I went to sleep with the mysteries of the hidden world on my mind and upon awaking, initially interpreted my dream as a revelation about how Western culture relegates environmental truths and ecological imperatives to the shadows, focusing instead on profit margins and investment opportunities while the world burns, forests are razed, and a rising ocean threatens to subsume us. Cindy Crawford, a symbolic pinnacle of the culture’s fascination with superficial appearances, wears a diaper, suggestively covering her root and sacral chakras, representing early childhood and adolescent development and rootedness and belonging, respectively. The world’s major religions and myriad Indigenous cultures teach that practicing reciprocity, kindness, and generosity represents the pinnacle of human spiritual development.
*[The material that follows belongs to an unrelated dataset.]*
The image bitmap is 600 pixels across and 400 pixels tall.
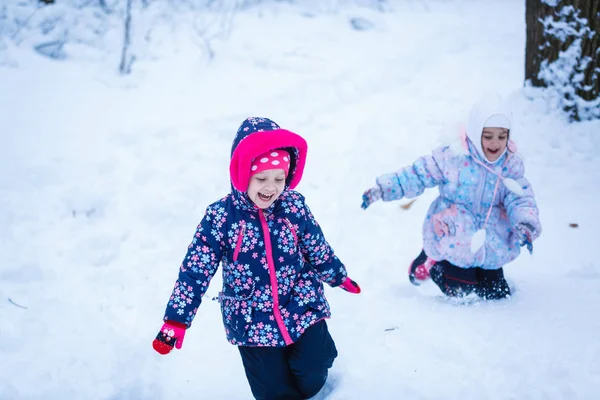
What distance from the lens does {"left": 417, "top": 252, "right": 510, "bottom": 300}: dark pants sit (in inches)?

In contrast, Western culture rewards taking and hoarding of “resources,” selfishness, and “looking out for number one,” immature impulses arising from feelings of insecurity (root chakra) and fractured notions of belonging (sacral chakra).
I thought my dream reflected the shadows of the dominant culture; however, being aware that dreams more often than not reveal truths from within oneself (Plotkin, 2013; Zadra & Stickgold, 2021), I committed to keeping my mind open to other possibilities. A few weeks later, on the Summer Solstice, I was outside offering water to some Plant co-researchers and ran into my human neighbor who was also watering. “What are you growing?” I asked. “Nandina” (Nandina domestica – an invasive ornamental floral species that is toxic to Birds) she replied. “While I have you here,” she added, “I was wondering if I could cut down that Virginia Creeper (Parthenocissus quinquefolia) in your yard. It’s spreading all over my property.” After explaining Virginia Creeper’s native status and usefulness to Wildlife, including Birds, Opossums, and Racoons, I said “sure” and then proceeding to tell her how to do it, thereby violating every tenet of my rewilding project. Later, an irate Bumblebee Bombus spp. accosted me and stung me three times. I didn’t even know Bumblebees could sting, given their typical docile nature.
As I went inside to nurse my stings and sit with my own confusing behavior, I had a revelation. Although my neighbor, with her Virginia Creeper-free lawn and non-native, Bird-killing flora, could be accused of subscribing to ecologically unsound cultural landscaping norms, I crumbled at the first human challenge to the rewilding project. Although I think of myself as an independent outsider, Virginia Creeper and Bumblebee showed me that deep within my psychic shadows, my unconscious insecurity and need for tribal acceptance can overrule even my most strongly held values. I wrote my neighbor a note and told her I had changed my mind. My more-than-human co-researchers showed me the path of humility. Despite my self-aggrandizing feelings (courtesy of a privileged elite education) of ecological superiority, I need to start from the root – the most basic, infantile, and utterly human parts of myself – and work my way towards wildness from there. I am an experienced and knowledgeable environmental scientist and compassionate rewilder, but I am Cindy Crawford in a diaper too.
Benton-Banai, E. (1988). The Mishomis Book: The voice of the Ojibway: University of Minnesota Press.
Kimmerer, R. (2013). Braiding Sweetgrass: Milkweed Editions.
Leopold, A. (1949). A Sand County Almanac and Sketches Here and There: Oxford University Press.
Plotkin, B. (2013). Wild Mind: A field guide to the human psyche: New World Library.
Zadra, A., & Stickgold, R. (2021). When Brains Dream: Exploring the science and mystery of sleep: Norton.